■ **演習 A**:
後に示す本文で、筆者がベンチで待つのをやめて中に入ることにした理由を、本文の記述に基づき1〜3文で説明せよ。

■ **本文**:
-------

これでうっとおしいやつが消え、搭乗時刻まで約3時間半。出発ホールにすすむにはさすがに早いので、店を片っ端からひやかした。



インターナショナルな店はダンキンドーナッツがあるだけで、あとは全部ローカルなお店。ここまで来てダンキンでもないな、と思う。お店のほとんどはお菓子や新聞を売る店だ。まず小さな店でクエ(お菓子)を買う。パンダンリーフの生地に、ココナッツフレークを黒糖で味付けしたマレーシアでもよくあるお菓子。とてもおいしい。そのあと別の店へコピ(コーヒー)を飲みに入る。ここはスマトラ。スマトラコーヒーを期待していったが、なんとネスカフェしかなかった。それでも時間つぶしには、まあいいや。

どの店も20センチ角くらいのレイヤーケーキを売っていて、買っていけとうるさい。ひとり旅で食べきれないから無理というと、ハーフサイズに切ってあげると積極的だ。試食でもさせてくれたら買ってしまったかもしれないが試食はない。でも見ていると飛ぶように売れてゆく。きっとおいしいのだろう。ローカルの人々は、ダンボールに何箱かケーキを買っていくほどだ。店の人はケーキの箱が売れると、またどんどん補充していく。すばらしい売れ行きだ。

それから1時間半ほどローカルに混じって、ベンチに座ってぼーっとしていたが、エアコンもなく蒸し暑い。しケーキ販売事情をながめているのにも飽きてきたので、中に入って待つことにした。インドネシアは、今でも国内線の出発税を、空港で支払わなければならない。25,000ルピア。金額は小さいが、トイレにはトイレットペーパーないし、どうして税金がとれようと思う空港だ。

-------

■ **演習 B**:
下のデータ行のうち、「How far between」を含む行からデータ行の末尾までの範囲を、「番号」と「内容」の2列からなるMarkdown表に書き直せ。空行は除き、画像は表に含めないこと。

■ **演習用データ**:
-------

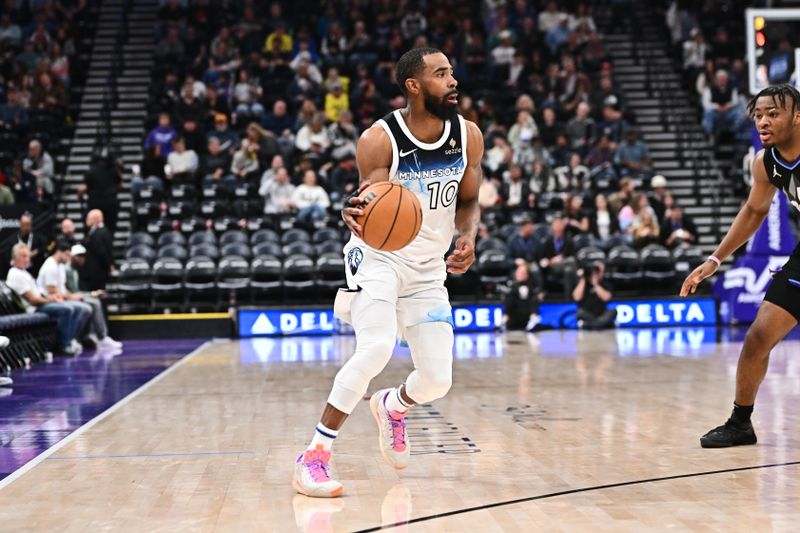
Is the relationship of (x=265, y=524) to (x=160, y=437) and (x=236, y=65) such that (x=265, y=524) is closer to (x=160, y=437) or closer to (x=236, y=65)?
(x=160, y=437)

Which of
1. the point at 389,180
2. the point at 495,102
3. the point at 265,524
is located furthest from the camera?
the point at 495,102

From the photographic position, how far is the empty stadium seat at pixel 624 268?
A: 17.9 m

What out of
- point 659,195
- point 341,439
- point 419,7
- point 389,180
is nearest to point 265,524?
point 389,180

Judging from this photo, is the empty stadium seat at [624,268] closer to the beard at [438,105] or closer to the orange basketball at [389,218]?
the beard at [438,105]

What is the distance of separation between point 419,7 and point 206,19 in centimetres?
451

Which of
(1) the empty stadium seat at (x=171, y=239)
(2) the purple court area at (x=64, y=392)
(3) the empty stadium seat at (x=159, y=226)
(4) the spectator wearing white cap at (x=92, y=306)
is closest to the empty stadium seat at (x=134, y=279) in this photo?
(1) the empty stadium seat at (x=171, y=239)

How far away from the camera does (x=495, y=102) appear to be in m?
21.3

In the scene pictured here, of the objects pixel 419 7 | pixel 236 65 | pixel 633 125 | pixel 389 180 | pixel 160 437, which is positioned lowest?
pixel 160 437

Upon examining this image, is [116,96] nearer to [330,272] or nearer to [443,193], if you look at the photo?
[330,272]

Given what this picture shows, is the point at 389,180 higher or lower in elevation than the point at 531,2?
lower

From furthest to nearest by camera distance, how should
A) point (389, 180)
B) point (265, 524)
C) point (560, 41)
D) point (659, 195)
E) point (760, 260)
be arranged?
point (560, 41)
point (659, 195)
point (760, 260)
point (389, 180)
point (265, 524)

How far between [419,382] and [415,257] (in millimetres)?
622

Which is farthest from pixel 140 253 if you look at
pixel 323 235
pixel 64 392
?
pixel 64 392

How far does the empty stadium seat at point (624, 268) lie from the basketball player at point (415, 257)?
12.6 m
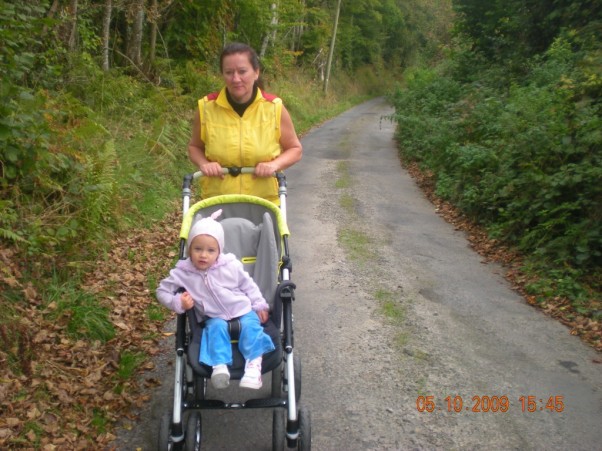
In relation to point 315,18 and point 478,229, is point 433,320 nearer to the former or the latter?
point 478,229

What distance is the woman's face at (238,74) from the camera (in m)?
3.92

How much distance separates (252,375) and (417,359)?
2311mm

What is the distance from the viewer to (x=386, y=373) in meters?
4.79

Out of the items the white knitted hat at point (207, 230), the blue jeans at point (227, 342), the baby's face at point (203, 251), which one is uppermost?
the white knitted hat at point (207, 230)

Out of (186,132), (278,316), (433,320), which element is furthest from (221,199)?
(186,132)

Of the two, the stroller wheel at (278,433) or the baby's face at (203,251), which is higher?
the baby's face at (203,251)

-------

■ **解答 A**:
ベンチのある場所にはエアコンがなく蒸し暑かったうえ、ケーキの販売事情をながめているのにも飽きてきたからである。

■ **解答 B**:
| 番号 | 内容 |
|---|---|
| 1 | How far between [419,382] and [415,257] (in millimetres)? |
| 2 | 622 |
| 3 | Which is farthest from pixel 140 253 if you look at |
| 4 | pixel 323 235 |
| 5 | pixel 64 392 |
| 6 | ? |
| 7 | pixel 64 392 |
| 8 | How far does the empty stadium seat at point (624, 268) lie from the basketball player at point (415, 257)? |
| 9 | 12.6 m |
| 10 | In relation to point 315,18 and point 478,229, is point 433,320 nearer to the former or the latter? |
| 11 | point 478,229 |
| 12 | What distance is the woman's face at (238,74) from the camera (in m)? |
| 13 | 3.92 |
| 14 | How much distance separates (252,375) and (417,359)? |
| 15 | 2311mm |
| 16 | What is the distance from the viewer to (x=386, y=373) in meters? |
| 17 | 4.79 |
| 18 | Out of the items the white knitted hat at point (207, 230), the blue jeans at point (227, 342), the baby's face at point (203, 251), which one is uppermost? |
| 19 | the white knitted hat at point (207, 230) |
| 20 | Out of (186,132), (278,316), (433,320), which element is furthest from (221,199)? |
| 21 | (186,132) |
| 22 | Of the two, the stroller wheel at (278,433) or the baby's face at (203,251), which is higher? |
| 23 | the baby's face at (203,251) |